Monday, November 08, 2010

Double Vision

I decided to bump another classic film to the top of my list recently: Double Indemnity. Pausing for a moment now to think about it, I'm not so sure this was a good film for me to take a chance on. After all, it is a classic film noir piece, and I've found very little in that genre that I actually like. Well... too late now.

But actually, I thought this movie wasn't too bad. Fred MacMurray stars as an insurance broker who becomes involved with a married woman played by Barbara Stanwyck. The two plot the perfect crime together, to kill her husband and collect a huge payoff on a life insurance policy. But can there really be such a thing as the perfect crime?

It's the middle chunk of this movie that's really the best. The windup at the beginning is interesting, though feels oddly almost rushed. I never thought I'd be suggesting that a movie made in the 1940s was paced too fast, but there's something that seems a little forced and unbelievable in the sudden attraction between these two characters -- and their even more sudden hatching of a plan to off her husband. But I certainly can respect the narrative decision to get to the real meat of the plot, which is not watching two people fall in love.

No, the centerpiece is the formulation, execution, and aftermath of the crime. And even with the limited production values of a 65 year old movie, it draws you in quite effectively. There's tension, excitement, and even some dread. The middle act of this film still holds up.

But then what follows is unfortunately not as interesting. The film doesn't go sour all at once, nor does it ever go completely bad. But with the dramatic climax happening at the halfway point of the story, everything that follows is sort of a slow letting the air out of a balloon. And we even know how it's ultimately going to end, because the film is one long flashback narrated by the main character after the fact. We see him sitting down to tell his tale in the opening few minutes of the movie, and it's not at all ambiguous what has happened to him. The old "XX days earlier" gimmick, even from a time when it wasn't so overused in storytelling, undermines yet another tale.

Director Billy Wilder delivers something that could scarcely be more different from his comedy, Some Like It Hot. Even though I had some reservations about both films, it certainly makes me respect him as a director. As silly and light as that movie was, this movie is equally dark, draped in interesting shadows, and foreboding.

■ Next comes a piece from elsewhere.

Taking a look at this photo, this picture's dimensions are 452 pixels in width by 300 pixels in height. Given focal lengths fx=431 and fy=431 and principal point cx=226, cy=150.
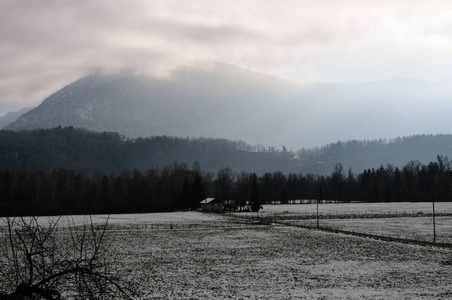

So while I didn't love it, Double Indemnity definitely delivers the goods better than many "classics" I've tried. And I'd wager if you're a fan of film noir, you really like it. I rate it a C+ -- or maybe right at the cusp of a B-, if you were to ask me on a different day.

2 comments:

DavĂ­d said...

Double Indemnity is probably my favorite of the "classic" film noirs

Unknown said...

Oh my god, "wasn't too bad??" This film DEFINED noir. At least as far as I'm concerned. To be honest, I barley remember the plot or the pacing, it's the dialogue that makes this film what it is: Verbose, over-descriptive, rambley and beautiful to listen to. And I guess, to be fair, that is my definition of noir. Yeah, there's the seedy sap an the spider-woman, but the language is what holds the main appeal. That's what I loved so much about Brick, and hated so much about The Man Who Wasn't There. Brick got the spirit of it right, even creating their own verbal aesthetic, and TMWWT threw a lot of words in there but missed the descriptive beauty entirely.